Sortir le Sahel de cette spirale mortelle demande une volonté politique et des solutions concrètes :
- Investir dans les infrastructures médicales locales : des hôpitaux équipés, des maternités accessibles et des cliniques mobiles dans les zones rurales.
- Déployer la télémédecine : avec la pénétration croissante du mobile, la formation à distance et les consultations virtuelles pourraient sauver des vies en zones isolées.
- Former massivement des sages-femmes et agents de santé : leur présence réduit de près de 80 % les risques de mortalité maternelle.
- Améliorer l’accès à la contraception : réduire les grossesses non désirées et précoces, responsables d’une part importante des décès.
- Encourager la coopération régionale : mutualiser les ressources médicales et humanitaires pour compenser la faiblesse des systèmes nationaux.
- Impliquer les communautés locales : en renforçant l’éducation des filles, en luttant contre les mariages précoces et en sensibilisant les hommes aux enjeux de la santé maternelle.
Une Urgence qui Dépasse les Frontières
La lutte contre la mortalité maternelle au Sahel est un test moral pour la communauté internationale.
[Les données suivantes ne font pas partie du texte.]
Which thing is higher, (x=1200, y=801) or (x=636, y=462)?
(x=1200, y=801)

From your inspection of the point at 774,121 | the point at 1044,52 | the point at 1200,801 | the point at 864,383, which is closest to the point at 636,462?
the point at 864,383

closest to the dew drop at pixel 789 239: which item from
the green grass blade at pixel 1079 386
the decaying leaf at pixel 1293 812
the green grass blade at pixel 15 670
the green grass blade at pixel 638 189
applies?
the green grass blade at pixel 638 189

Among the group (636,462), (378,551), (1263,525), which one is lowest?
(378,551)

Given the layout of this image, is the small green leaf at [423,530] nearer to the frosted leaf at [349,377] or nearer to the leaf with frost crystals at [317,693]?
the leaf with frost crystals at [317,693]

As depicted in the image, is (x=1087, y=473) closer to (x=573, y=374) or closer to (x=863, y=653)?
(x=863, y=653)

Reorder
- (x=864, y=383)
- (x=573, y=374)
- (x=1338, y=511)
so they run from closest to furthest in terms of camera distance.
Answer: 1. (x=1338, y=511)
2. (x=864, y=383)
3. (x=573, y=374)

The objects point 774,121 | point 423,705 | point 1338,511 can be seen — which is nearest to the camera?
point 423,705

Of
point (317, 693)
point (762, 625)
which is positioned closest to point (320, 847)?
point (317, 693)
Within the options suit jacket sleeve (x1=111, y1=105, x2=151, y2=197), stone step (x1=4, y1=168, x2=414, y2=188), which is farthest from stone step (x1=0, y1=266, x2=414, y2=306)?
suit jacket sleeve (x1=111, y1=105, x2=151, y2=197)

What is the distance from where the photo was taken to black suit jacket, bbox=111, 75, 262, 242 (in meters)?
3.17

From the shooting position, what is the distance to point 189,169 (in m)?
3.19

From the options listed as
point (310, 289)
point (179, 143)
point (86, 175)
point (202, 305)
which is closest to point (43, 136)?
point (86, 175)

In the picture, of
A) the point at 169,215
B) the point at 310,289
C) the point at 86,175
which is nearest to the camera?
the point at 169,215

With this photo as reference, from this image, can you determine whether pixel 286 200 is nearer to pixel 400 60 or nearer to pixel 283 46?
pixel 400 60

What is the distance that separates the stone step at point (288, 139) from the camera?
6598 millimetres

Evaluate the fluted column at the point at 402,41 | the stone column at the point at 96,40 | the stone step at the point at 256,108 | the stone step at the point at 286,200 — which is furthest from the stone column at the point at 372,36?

Le monde a montré qu’il pouvait faire reculer ce fléau : -40 % en 25 ans. Mais si cette région continue de saigner, c’est moins une fatalité qu’un manque de choix politiques courageux.
Chaque décès maternel n’est pas qu’un chiffre, c’est une promesse de vie brisée. Tant que des femmes comme Amina continueront d’entrer en salle d’accouchement en craignant pour leur vie, la mission restera inachevée.